Nada tiene de extraño que al veredicto de ilegalidad se fueran sumando posiciones de rechazo. Las opiniones de los empresarios fueron claras al respecto. Por no hablar del Gobierno español y del PP: todas las ganas socialistas de buscar un entendimiento con el nacionalismo se vieron frenadas por la imposible conciliación entre el pacto de Ibarretxe y la legalidad. El proyecto de Constitución Europea dio la puntilla al consagrar como células de la Europa unida a los Estados-nación. La única ayuda exterior procedió de la radicalización inducida en la vida política catalana por el anuncio del soberanismo vasco, proyectada a su vez sobre un PSOE dispuesto por todos los medios a oponerse a un PP arrogante y agresivo.
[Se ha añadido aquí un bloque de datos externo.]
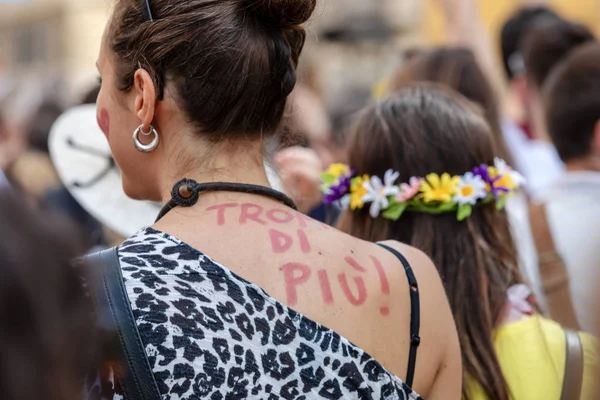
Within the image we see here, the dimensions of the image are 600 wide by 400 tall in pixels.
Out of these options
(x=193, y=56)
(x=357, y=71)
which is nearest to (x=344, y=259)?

Así, las dos negativas constitucionalistas al plan Ibarretxe no se han sumado y el lehendakari puede apoyarse en las declaraciones del PSOE para afirmar que la era de los Estatutos surgidos con la Constitución de 1978 tocaba a su fin y que la reforma es una necesidad ampliamente sentida. Su horizonte sería aún más claro si el juego de los números da un Gobierno catalán Maragall-Esquerra y si más tarde el PSOE necesitara los votos del PNV para llegar al poder.

Ibarretxe habla siempre de diálogo y denuncia la rigidez de Madrid, pero el hecho es que estos doce meses se han caracterizado por un pulso permanente, desafiando una y otra vez desde Vitoria las actuaciones políticas y judiciales del Estado con el objeto principal de crear la imagen de una incompatibilidad manifiesta. Un pulso que también sirvió para proteger por todos los medios a la rama política de ETA, tratando de atraerla a su proyecto de Estado Libre Asociado. Algo en sí tan grave como la propia deriva secesionista. Deseemos que la asistencia del lehendakari al acto sobre la Constitución haya marcado el fin de esa voluntad de jugar una áspera partida cuyo desenlace no podía ser otro que el órdago al orden institucional vigente.